Given: A finite group G, \chi the character of an irreducible representation of degree greater than 1 of the group G. e is the identity element, d = \chi(e) is the degree, so d > 1.

To prove: There exists g \in G \setminus \{ e \} such that \chi(g) = 0.

Proof:

Step no. Assertion/construction Facts used Given data used Previous steps used Explanation
1 \sum_{g \in G} |\chi(g)|^2 = |G| Fact (1) Use Fact (1), and move the 1/|G| to the other side.
2 d^2 + \sum_{g \in G \setminus \{ e \}} |\chi(g)|^2 = |G| Step (1) Pull out the term for the identity element.
3 \sum_{g \in G \setminus \{ e \}} |\chi(g)|^2 = |G| - d^2 < |G| - 1 d > 1, i.e., the representation has degree more than one Step (2) Rearrange Step (2), use d > 1.
4 Suppose K is a finite degree cyclotomic extension of \mathbb{Q} that is a splitting field for G. Let H be the Galois group of the field extension K/\mathbb{Q}. Then, H acts on the set of irreducible representations, with an automorphism \sigma acting by:
\varphi \mapsto (g \mapsto \sigma(\varphi(g))

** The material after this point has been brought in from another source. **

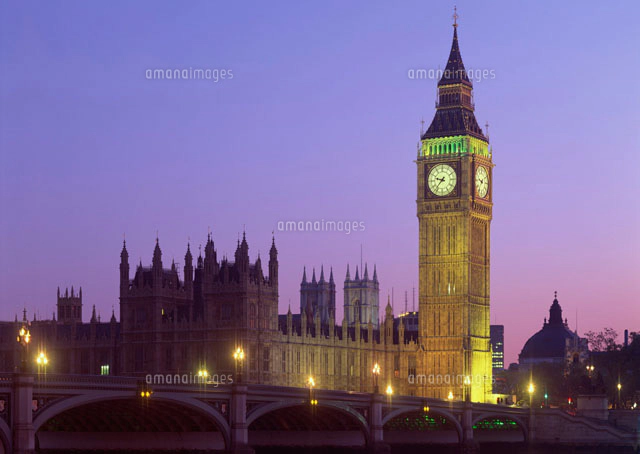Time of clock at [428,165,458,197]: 9:37
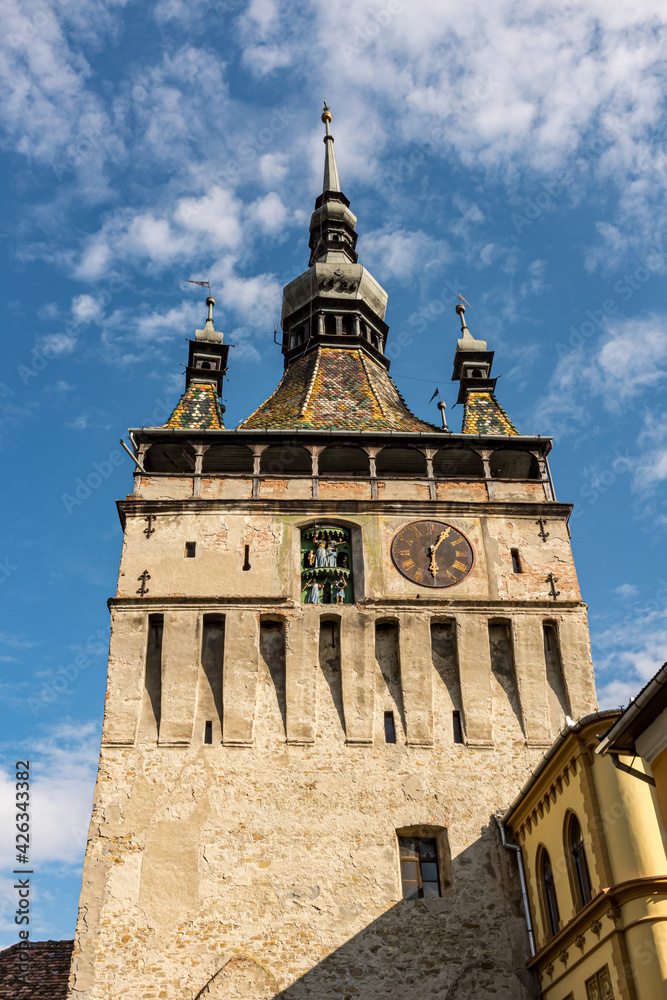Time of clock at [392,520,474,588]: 6:05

Fact (2) Fact (2) guarantees the existence of such a K.
5 \sum_{g \in G \setminus \{ e \}} \left[\prod_{\sigma \in H} |\sigma(\chi(g))| \right]^2 \le \prod_{\sigma \in H} \left[ \sum_{g \in G \setminus \{ e \}} |\sigma(\chi(g))|^2 \right]^{1/|H|} Fact (3) Steps (3), (4)

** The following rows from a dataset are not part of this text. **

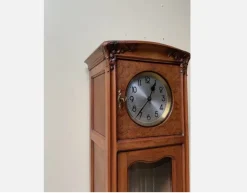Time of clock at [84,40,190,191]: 12:37
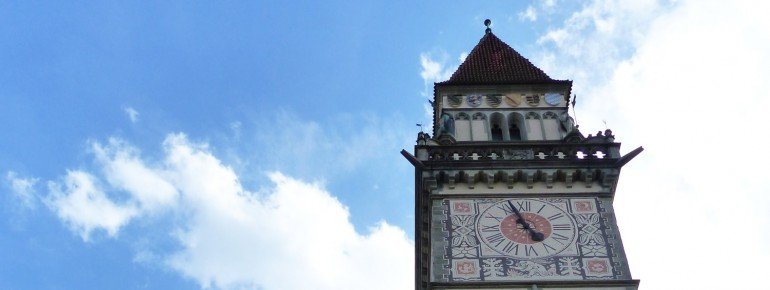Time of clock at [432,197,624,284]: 10:56
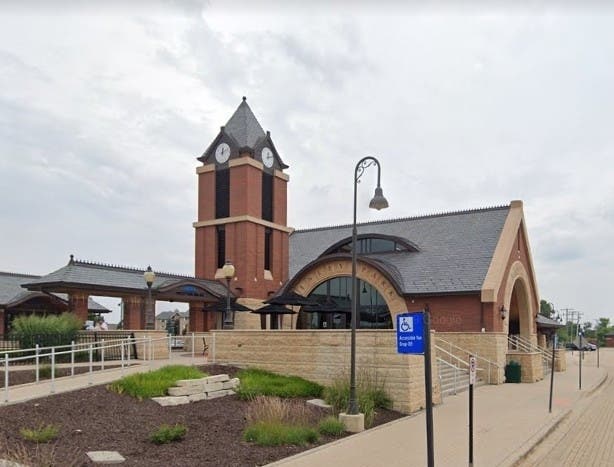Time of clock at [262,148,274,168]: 12:12
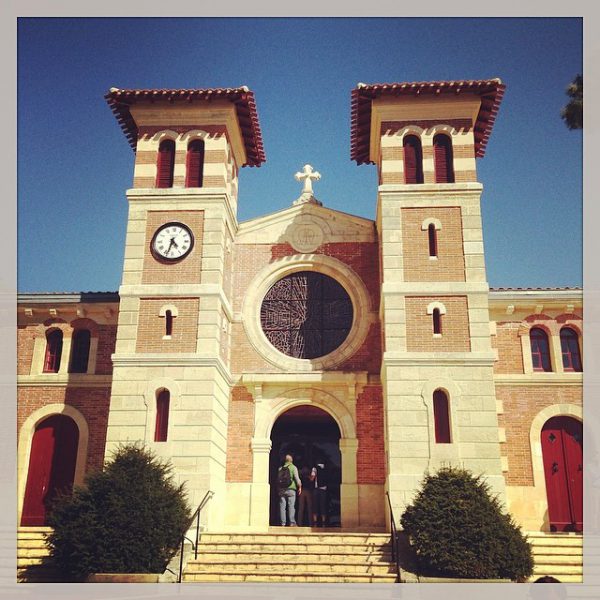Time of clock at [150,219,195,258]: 4:33
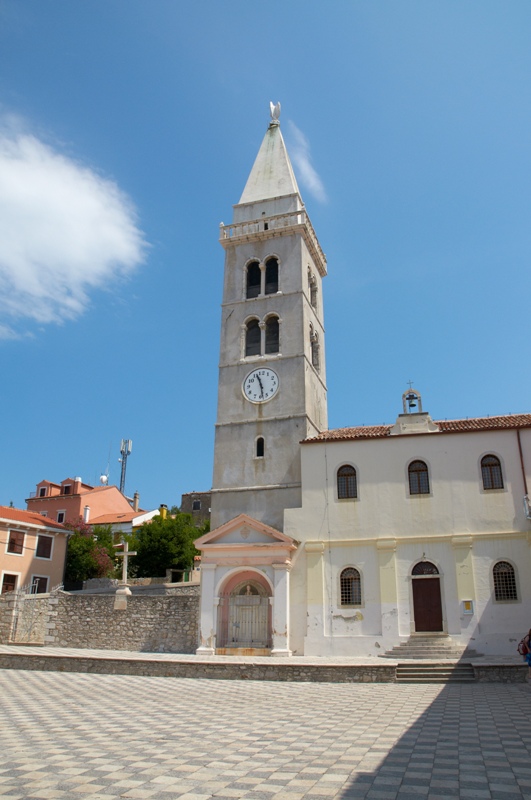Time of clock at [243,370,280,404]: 11:28
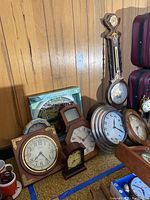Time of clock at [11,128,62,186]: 7:23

6 \sum_{g \in G \setminus \{ e \}} |N_K(\chi(g))|^2 \le \prod_{\sigma \in H} \left[ \sum_{g \in G \setminus \{ e \}} |\sigma(\chi(g))|^2 \right]^{1/|H|} Step (5) [SHOW MORE]

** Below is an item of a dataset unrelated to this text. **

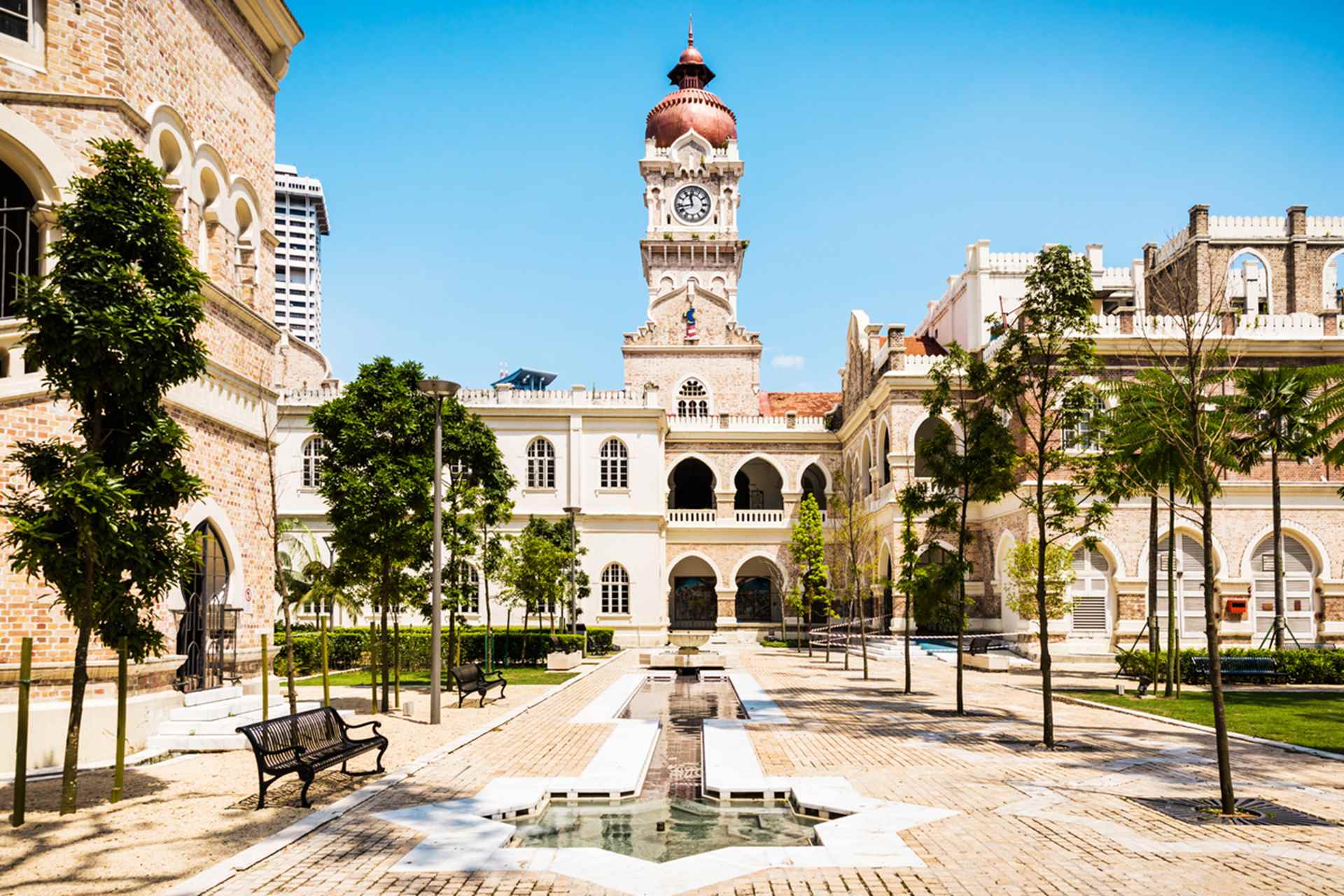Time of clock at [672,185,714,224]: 11:42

7 \sum_{g \in G \setminus \{ e \}} |\sigma(\chi(g))|^2 = |G| - d^2 < |G| - 1 for every \sigma \in H Steps (2), (4) [SHOW MORE]
8  \prod_{\sigma \in H} \left[ \sum_{g \in G \setminus \{ e \}} |\sigma(\chi(g))|^2 \right]^{1/|H|} < |G| - 1 Step (7) [SHOW MORE]
9 \sum_{g \in G \setminus \{ e \}} |N_K(\chi(g))|^2 < |G| - 1 Steps (6), (8) Step-combination direct
10 Each N_K(\chi(g)) is an integer, so each |N_K(\chi(g))|^2 is a nonnegative integer. Fact (4) Step (4) (definition of K) [SHOW MORE]
11 For some g \in G \setminus \{ e \}, N_K(\chi(g)) = 0 Steps (9), (10) [SHOW MORE]
12 For some g \in G \setminus \{ e \}, \chi(g) = 0 Step (11) Follows from Step (11) and the observation that N_K(x) = 0 \iff x = 0.